Amon: Über interne Gespräche rede ich nicht. Jetzt läuft einmal das Begutachtungsverfahren. Ich gehe davon aus, dass das, was vereinbart wurde, auch hält.
"Wiener Zeitung": Bei der Pensionsharmonisierung und beim Privilegienabbau hat man mitunter den Eindruck, die Regierung schont VP-Klientel wie Lehrer und Beamte und geht mit aller Härte gegen die Klientel der SPÖ, etwa die Eisenbahner, vor.
Amon: Es gibt bereits seit vielen Jahren gravierende Einschnitte bei den Beamten.
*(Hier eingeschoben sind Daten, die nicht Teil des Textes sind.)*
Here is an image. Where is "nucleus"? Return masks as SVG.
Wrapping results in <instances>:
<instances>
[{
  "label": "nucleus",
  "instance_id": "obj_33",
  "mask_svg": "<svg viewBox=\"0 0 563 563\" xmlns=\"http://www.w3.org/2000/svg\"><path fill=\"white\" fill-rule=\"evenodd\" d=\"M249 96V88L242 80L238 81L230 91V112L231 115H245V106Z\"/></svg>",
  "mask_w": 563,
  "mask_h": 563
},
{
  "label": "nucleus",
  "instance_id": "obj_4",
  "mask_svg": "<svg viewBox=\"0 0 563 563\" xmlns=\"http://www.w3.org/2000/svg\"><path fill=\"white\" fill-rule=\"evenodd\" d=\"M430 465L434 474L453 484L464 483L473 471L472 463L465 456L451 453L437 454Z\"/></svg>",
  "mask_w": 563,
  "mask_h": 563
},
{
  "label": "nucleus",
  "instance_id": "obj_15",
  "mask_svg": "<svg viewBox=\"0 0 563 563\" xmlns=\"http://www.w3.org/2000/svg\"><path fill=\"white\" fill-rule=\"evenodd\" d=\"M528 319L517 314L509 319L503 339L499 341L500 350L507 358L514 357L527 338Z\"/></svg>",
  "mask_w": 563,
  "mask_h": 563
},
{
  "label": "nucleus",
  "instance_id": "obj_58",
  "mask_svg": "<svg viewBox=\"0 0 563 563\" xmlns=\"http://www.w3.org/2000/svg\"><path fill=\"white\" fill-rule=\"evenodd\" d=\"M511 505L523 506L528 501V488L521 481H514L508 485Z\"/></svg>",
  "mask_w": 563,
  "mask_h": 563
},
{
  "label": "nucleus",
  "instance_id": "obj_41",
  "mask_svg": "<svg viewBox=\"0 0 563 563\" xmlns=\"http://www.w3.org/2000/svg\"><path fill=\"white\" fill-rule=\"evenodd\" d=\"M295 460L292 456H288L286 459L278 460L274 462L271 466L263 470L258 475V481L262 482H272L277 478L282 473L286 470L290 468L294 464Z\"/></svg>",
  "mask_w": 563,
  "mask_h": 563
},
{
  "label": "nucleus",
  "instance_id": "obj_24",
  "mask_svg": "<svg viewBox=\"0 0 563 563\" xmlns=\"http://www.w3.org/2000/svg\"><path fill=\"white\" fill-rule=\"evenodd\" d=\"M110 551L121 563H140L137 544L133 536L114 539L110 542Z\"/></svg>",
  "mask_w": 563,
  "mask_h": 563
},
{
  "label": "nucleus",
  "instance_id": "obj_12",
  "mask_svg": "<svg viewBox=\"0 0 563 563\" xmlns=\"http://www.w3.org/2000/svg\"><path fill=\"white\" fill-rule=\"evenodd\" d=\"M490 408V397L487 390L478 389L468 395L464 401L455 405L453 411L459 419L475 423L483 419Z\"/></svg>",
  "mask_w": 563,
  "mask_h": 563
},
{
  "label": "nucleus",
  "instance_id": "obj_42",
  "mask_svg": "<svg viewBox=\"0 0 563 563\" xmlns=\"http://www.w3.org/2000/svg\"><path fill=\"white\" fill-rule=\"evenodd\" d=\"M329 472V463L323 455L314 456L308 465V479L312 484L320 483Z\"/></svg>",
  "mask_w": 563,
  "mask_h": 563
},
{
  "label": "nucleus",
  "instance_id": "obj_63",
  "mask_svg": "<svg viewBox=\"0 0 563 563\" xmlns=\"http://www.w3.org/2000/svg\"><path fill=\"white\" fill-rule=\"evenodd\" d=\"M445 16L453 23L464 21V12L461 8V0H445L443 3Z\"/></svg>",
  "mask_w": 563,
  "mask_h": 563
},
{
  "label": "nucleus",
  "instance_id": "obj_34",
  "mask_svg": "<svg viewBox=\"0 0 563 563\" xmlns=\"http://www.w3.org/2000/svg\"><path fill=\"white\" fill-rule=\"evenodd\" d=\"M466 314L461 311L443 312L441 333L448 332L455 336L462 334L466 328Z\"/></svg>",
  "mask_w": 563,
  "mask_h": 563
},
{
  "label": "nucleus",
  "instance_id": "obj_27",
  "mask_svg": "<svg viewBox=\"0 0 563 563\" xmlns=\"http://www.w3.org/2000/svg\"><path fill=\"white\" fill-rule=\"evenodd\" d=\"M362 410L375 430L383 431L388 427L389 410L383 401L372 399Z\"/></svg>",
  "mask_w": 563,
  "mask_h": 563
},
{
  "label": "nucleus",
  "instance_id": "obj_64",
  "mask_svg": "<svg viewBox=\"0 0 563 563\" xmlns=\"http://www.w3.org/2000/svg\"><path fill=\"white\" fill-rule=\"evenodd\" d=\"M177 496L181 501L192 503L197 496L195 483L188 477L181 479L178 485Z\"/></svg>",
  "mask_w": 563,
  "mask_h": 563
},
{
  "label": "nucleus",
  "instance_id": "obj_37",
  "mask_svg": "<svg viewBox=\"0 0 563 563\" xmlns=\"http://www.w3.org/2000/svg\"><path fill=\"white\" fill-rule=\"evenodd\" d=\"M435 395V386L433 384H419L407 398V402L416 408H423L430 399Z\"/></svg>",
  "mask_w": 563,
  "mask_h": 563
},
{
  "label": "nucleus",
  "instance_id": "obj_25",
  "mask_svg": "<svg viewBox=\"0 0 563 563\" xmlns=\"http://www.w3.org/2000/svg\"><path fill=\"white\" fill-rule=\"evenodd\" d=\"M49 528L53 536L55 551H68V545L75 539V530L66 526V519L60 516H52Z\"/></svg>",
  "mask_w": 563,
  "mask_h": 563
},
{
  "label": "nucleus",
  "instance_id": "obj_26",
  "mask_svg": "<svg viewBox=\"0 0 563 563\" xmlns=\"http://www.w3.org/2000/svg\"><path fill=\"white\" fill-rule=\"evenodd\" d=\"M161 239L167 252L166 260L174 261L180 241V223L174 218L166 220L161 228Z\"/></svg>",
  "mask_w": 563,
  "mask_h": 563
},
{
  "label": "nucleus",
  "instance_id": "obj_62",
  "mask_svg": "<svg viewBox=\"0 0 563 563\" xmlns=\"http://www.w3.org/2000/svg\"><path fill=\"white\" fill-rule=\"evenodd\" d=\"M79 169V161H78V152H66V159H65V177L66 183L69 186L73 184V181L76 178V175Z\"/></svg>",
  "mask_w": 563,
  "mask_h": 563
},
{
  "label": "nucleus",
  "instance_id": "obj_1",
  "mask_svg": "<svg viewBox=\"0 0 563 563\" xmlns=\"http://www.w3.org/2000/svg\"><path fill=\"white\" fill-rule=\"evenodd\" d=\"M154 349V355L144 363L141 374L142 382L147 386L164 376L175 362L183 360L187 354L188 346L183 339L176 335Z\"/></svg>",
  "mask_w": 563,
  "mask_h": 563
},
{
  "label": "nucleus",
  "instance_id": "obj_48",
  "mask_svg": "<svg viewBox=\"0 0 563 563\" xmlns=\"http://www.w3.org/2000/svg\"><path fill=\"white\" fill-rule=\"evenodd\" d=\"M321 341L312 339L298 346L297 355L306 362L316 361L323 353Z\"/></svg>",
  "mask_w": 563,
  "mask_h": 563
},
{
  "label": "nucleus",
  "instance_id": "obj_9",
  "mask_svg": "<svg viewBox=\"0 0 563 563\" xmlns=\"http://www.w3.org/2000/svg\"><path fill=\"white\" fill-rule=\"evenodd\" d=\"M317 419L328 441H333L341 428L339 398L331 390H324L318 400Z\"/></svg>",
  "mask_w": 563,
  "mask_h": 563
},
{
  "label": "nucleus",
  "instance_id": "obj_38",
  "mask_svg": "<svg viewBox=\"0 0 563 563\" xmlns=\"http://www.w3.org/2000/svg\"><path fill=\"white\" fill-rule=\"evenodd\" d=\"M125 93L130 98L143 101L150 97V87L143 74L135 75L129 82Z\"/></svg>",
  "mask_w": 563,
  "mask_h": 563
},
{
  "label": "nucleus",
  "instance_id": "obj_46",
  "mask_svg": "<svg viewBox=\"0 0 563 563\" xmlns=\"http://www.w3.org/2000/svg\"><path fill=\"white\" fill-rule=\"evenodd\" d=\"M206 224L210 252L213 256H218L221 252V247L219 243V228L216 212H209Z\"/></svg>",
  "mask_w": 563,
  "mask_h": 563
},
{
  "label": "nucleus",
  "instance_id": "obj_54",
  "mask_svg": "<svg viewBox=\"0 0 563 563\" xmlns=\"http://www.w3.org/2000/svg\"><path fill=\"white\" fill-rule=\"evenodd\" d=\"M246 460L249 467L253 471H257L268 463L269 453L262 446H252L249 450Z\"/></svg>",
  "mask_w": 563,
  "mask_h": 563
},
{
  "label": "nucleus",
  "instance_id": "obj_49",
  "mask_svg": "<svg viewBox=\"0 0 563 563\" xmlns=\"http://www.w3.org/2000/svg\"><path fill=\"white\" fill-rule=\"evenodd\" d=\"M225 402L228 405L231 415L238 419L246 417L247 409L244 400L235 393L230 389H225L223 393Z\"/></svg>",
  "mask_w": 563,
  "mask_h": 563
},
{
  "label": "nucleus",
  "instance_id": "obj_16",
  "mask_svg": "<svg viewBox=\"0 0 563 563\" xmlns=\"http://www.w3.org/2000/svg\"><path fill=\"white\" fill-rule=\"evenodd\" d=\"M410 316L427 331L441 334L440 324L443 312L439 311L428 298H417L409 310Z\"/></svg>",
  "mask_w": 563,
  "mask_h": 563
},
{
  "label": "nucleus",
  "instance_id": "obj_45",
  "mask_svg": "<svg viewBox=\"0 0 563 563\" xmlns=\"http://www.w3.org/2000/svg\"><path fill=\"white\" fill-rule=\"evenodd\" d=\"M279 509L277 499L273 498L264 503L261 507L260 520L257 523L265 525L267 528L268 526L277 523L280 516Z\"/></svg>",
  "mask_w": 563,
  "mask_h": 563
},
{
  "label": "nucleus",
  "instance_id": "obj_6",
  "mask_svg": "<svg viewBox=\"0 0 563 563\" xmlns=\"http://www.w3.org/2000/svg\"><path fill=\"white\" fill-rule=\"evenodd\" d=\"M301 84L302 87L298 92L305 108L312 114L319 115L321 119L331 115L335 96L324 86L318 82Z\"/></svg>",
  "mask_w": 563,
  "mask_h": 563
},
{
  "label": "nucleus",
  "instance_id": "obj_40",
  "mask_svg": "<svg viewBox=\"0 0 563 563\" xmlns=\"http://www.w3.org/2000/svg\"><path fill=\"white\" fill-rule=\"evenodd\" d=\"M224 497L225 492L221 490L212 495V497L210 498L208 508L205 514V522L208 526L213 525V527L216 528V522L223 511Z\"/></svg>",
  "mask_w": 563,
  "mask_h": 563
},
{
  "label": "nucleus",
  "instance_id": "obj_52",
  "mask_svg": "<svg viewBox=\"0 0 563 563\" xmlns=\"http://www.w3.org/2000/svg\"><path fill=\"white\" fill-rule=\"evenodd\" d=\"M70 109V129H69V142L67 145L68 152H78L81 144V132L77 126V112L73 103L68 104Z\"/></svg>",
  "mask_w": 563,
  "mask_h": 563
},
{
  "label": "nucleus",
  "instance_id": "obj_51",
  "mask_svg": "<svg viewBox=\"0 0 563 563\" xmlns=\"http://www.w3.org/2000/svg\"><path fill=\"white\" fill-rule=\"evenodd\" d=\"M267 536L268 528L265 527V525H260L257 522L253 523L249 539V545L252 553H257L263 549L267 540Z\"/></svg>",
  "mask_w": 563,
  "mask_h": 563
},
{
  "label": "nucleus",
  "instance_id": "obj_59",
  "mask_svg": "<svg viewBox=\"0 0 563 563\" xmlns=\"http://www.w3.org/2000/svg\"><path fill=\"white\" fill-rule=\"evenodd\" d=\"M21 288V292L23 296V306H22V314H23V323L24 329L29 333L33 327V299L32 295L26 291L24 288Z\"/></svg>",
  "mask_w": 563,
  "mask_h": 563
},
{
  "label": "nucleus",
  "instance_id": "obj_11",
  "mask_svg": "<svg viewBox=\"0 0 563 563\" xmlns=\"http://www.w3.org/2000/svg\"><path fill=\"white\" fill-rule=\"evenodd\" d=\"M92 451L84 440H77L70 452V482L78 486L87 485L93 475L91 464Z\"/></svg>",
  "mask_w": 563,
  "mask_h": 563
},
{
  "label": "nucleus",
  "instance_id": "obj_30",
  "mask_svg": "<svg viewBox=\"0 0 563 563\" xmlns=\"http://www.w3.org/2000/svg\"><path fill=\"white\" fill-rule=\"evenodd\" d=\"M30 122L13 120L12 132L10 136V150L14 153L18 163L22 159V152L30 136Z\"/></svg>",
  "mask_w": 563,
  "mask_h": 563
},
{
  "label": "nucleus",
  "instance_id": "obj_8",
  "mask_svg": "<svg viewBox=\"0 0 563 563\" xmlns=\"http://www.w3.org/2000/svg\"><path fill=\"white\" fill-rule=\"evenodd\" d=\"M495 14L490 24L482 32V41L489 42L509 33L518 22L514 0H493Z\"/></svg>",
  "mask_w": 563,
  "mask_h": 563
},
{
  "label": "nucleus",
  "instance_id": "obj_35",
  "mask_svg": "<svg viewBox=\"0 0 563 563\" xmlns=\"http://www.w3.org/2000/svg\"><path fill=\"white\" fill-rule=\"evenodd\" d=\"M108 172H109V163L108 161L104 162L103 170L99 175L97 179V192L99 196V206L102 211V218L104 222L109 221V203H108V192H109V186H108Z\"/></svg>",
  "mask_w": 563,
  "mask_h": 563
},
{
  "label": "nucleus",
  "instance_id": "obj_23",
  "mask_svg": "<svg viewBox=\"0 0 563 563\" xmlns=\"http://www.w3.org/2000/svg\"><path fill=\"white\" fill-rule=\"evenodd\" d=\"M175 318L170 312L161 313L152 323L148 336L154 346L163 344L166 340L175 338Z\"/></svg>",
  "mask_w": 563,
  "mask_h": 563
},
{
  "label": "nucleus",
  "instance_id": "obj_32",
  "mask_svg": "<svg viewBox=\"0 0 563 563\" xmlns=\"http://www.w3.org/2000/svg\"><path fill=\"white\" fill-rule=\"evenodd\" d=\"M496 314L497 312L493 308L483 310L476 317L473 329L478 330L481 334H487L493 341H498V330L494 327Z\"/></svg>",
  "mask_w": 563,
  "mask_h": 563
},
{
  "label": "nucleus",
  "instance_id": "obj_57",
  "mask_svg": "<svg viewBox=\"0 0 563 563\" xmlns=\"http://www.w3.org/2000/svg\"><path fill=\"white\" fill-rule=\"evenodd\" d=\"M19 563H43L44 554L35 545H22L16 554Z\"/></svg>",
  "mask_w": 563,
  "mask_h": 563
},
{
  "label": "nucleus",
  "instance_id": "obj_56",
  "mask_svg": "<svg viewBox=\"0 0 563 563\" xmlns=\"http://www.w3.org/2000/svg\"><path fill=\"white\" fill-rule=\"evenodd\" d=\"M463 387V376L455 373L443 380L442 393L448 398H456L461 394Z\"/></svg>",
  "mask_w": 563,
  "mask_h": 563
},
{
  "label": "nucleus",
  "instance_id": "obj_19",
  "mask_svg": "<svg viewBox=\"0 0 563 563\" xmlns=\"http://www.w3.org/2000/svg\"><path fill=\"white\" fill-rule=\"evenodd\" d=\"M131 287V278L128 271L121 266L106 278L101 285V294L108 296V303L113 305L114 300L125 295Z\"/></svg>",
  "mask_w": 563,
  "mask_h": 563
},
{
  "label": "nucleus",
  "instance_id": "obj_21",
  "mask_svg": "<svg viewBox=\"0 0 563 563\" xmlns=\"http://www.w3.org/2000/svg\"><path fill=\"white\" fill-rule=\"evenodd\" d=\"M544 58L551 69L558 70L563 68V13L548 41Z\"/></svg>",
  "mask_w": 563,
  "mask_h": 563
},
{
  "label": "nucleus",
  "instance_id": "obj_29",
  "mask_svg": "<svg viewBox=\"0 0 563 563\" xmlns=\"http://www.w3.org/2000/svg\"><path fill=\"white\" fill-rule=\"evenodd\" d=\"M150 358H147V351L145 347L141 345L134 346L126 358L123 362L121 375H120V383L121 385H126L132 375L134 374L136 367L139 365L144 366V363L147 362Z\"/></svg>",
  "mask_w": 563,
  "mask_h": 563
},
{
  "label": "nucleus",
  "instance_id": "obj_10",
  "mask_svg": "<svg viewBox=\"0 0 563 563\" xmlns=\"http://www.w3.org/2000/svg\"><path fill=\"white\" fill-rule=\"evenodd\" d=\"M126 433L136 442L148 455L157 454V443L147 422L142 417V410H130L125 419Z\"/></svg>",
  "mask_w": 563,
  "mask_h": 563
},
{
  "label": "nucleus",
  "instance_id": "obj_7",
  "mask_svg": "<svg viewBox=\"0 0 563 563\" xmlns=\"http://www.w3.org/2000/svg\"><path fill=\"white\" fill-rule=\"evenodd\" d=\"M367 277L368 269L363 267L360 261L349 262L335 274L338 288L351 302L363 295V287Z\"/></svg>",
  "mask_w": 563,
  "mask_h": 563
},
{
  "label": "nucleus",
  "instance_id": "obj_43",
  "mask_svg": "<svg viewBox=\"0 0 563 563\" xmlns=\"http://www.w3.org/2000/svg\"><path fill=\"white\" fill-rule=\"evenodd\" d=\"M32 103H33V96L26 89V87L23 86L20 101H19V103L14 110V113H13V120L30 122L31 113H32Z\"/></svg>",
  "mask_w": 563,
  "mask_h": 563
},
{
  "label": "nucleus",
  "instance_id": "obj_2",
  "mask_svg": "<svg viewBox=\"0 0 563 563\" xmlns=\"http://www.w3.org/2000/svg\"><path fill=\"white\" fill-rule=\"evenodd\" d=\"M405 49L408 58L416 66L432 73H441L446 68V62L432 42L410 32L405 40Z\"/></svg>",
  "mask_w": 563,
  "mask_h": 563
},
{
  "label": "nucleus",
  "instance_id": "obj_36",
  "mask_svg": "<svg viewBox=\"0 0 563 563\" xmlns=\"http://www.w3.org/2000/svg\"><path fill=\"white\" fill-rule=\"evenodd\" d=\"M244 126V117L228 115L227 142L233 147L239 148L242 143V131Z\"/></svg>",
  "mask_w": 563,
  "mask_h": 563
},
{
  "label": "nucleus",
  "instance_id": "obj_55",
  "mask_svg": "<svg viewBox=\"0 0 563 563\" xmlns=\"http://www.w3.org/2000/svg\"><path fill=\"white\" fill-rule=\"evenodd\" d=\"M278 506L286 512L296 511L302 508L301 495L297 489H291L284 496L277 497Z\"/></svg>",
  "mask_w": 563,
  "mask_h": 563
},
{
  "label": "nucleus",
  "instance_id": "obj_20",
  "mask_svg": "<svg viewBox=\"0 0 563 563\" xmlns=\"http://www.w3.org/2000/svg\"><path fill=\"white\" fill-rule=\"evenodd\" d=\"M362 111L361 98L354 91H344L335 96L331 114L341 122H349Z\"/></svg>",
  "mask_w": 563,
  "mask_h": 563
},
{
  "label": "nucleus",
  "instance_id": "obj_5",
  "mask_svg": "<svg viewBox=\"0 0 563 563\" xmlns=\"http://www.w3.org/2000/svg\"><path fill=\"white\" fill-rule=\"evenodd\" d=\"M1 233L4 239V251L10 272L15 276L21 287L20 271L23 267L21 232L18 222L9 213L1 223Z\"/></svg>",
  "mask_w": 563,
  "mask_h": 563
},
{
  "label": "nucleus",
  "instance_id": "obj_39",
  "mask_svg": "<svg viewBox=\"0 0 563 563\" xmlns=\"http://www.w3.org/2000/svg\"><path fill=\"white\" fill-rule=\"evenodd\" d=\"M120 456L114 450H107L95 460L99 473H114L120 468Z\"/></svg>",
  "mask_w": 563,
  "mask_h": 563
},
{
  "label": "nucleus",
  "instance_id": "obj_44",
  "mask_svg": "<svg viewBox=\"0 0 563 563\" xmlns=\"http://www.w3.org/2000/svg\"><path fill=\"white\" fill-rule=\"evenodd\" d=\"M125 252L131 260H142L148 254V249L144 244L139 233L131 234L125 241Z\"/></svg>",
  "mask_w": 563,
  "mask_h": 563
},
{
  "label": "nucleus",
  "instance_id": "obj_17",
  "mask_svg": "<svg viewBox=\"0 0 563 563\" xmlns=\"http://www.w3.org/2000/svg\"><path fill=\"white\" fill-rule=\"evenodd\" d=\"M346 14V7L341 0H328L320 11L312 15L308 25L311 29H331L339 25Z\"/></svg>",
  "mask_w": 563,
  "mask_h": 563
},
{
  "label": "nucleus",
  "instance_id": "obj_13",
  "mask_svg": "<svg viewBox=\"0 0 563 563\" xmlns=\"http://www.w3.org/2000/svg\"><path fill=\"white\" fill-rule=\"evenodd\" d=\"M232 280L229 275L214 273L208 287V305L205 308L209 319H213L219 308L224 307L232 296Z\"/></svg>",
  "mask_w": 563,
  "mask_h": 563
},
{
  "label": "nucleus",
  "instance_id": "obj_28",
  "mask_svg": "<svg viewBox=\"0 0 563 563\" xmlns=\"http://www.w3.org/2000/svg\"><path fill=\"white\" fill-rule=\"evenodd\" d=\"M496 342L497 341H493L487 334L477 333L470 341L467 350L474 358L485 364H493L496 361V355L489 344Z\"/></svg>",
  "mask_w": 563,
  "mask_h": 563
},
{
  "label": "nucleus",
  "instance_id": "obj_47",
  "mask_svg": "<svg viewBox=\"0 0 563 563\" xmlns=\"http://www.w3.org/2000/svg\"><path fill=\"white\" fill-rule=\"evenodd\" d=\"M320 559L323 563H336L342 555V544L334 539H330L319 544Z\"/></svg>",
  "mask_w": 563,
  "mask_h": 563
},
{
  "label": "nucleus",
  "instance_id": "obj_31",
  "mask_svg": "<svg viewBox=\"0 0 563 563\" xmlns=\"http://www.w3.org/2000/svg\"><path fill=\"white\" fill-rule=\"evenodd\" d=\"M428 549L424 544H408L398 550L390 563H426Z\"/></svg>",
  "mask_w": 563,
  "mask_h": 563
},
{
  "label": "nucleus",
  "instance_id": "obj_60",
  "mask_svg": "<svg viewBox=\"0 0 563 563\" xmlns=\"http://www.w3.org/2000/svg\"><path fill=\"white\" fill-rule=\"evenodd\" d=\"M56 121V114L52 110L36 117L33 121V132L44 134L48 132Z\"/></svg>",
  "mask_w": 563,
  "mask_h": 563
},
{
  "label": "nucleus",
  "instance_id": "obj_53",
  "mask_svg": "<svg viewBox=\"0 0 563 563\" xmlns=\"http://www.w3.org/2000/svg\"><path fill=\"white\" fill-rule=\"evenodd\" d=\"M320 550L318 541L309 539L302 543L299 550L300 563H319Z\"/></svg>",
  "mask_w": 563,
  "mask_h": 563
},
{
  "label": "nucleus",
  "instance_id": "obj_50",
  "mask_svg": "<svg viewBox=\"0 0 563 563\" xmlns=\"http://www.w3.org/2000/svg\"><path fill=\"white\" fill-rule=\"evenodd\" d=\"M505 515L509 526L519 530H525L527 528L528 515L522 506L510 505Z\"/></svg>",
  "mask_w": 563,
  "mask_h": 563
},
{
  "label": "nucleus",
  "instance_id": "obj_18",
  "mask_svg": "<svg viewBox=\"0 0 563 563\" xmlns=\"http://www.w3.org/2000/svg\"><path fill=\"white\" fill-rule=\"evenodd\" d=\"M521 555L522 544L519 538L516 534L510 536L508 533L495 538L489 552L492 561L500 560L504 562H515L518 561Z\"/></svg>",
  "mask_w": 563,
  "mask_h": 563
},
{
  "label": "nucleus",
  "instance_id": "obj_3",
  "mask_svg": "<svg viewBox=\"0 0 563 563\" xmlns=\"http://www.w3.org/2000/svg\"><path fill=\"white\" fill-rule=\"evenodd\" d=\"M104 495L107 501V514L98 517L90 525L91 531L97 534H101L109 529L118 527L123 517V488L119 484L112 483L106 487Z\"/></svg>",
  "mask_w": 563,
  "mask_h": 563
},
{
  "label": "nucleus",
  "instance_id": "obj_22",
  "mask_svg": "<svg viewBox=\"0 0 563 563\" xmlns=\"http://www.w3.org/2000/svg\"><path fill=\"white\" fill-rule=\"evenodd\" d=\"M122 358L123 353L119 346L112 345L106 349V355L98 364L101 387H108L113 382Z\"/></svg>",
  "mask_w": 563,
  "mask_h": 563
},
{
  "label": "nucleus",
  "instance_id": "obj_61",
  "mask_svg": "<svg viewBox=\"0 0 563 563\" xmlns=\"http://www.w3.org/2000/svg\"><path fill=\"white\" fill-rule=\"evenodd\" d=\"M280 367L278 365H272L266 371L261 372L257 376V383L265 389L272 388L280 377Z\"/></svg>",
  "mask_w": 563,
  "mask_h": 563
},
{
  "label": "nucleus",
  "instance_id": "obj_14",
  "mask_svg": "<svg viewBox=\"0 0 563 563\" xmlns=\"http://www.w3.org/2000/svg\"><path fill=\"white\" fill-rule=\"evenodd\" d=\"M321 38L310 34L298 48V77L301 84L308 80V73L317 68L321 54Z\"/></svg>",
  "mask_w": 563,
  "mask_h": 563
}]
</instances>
Bei den Pensionen ist eine Annäherung der verschiedenen Systeme notwendig. Hier muss ich mit langen Übergangszeiten arbeiten. Aber es ist durchaus möglich, dass am Ende vielleicht auch eine Stichtagsregelung herauskommt. Das ist nicht zuletzt eine Frage der Gerechtigkeit.
"Wiener Zeitung": Apropos Gerechtigkeit: Wie ist diese mit den derzeitigen Lehrer-Frühpenisonierungen vereinbar?
Amon: Das ist schwer erklärbar, das gebe ich zu. Aber man muss auch die Abschläge sehen, die diese Lehrer ungedeckelt in Kauf nehmen.
"Wiener Zeitung": Der ÖAAB wurde in der Vergangenheit oft mit dem Vorwurf der mangelnden Durchsetzungsfähigkeit konfrontiert.
Amon: Unser Einfluss ist groß genug, wenn wir nur wollen.